Leverage multipart blob uploads to remove need for sharding / reassembly

Gozala commented 3 months ago

S3 has multipart uploads that allows users to shard content and upload it in parts, just like we shard into cars and upload them.

In our case however we have to do whole lot of bookkeeping and to reassemble content on reads. This will make even less sense if we transition from UinxFS into BAO / blake3 world where sharding will offer no value just an overhead.

I think it would be interesting to explore how multipart uploads could be leveraged to avoid sharding and whether multipart uploads are supported by other storage providers.

Gozala commented 3 months ago

Also this article describes concatenation strategy using multipart uploads where objects in s3 can be used as parts without having to re-upload them.
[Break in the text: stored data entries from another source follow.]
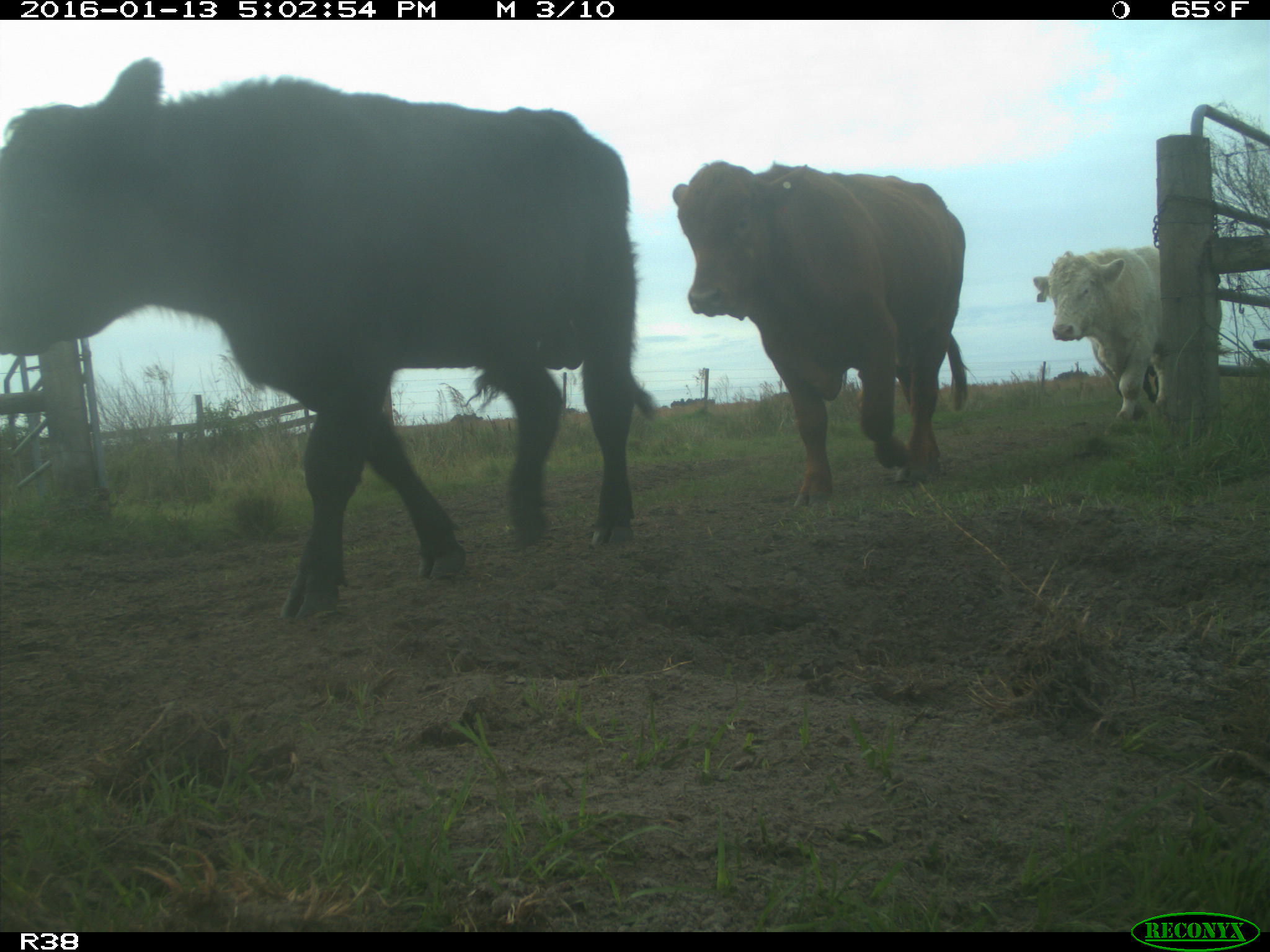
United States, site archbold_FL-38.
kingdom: Animalia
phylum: Chordata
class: Mammalia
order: Artiodactyla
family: Bovidae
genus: Bos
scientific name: Bos taurus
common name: domestic cow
Bos taurus (domestic cow).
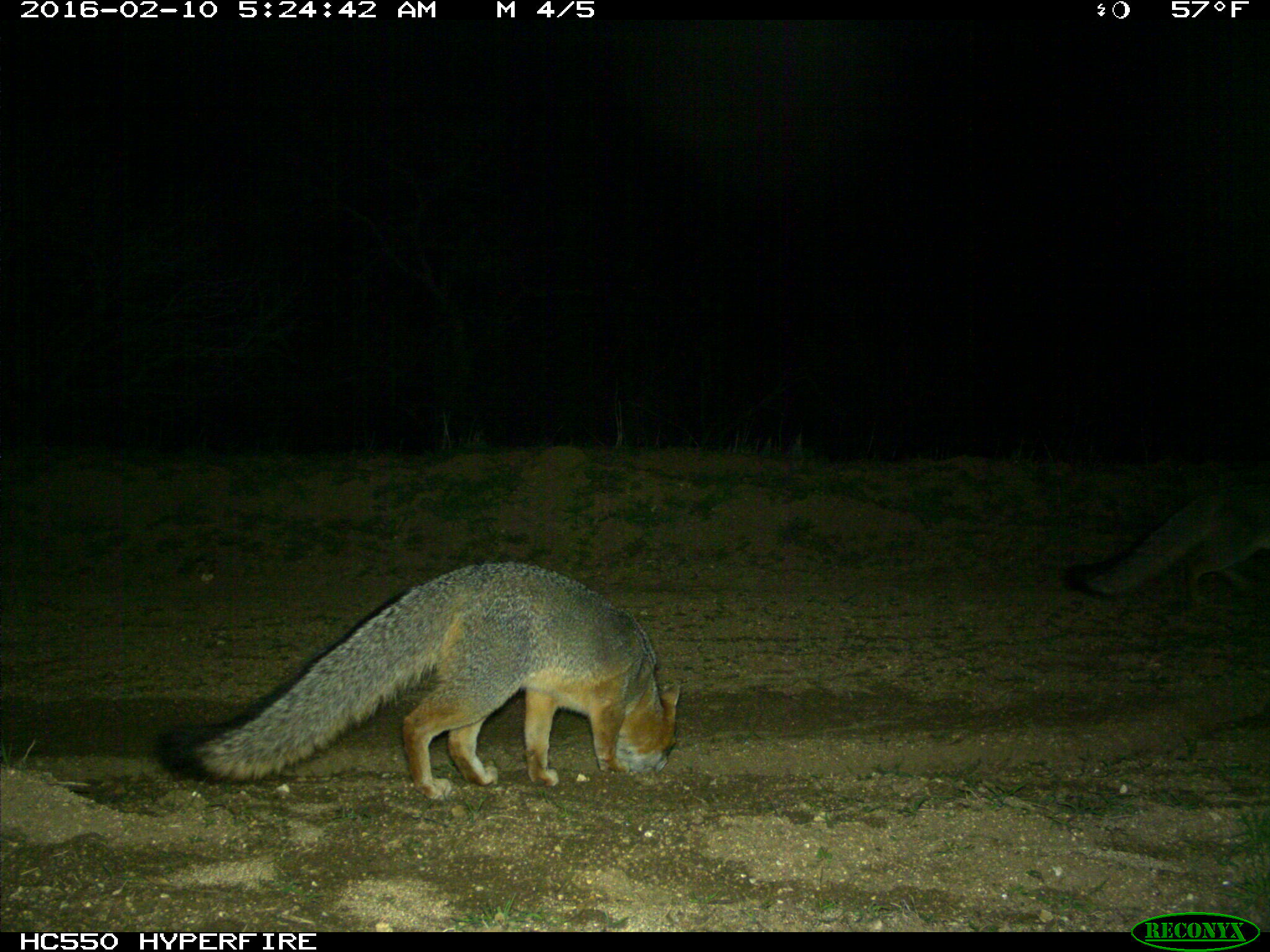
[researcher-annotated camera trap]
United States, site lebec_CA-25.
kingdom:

I think it is really interesting as it may allow us to create append-only logs which can be basis for all the queues and whole lot of other things relevant in distributed systems.

hannahhoward commented 3 months ago

My primary question @Gozala -- what's the Filecoin strategy? We have to shard at that level for super large uploads. I always understood 4GB to be a limit that was safe to get in a single Filecoin piece.

Gozala commented 3 months ago

My primary question @Gozala -- what's the Filecoin strategy? We have to shard at that level for super large uploads. I always understood 4GB to be a limit that was safe to get in a single Filecoin piece.

Currently we submit aggregates that are 16GiB which we chose over 32GiB (both options recommended by spade) to move content faster through the pipeline.

There is a some overhead to be considered for the segment index, but otherwise blobs up to whole aggregate size - segment index size could be used without a problem. You are correct however that blobs that are larger in size than aggregates would need to be shaded for filecoin pipeline, but even than we could provide them as a byte range within our large blob to an SPs.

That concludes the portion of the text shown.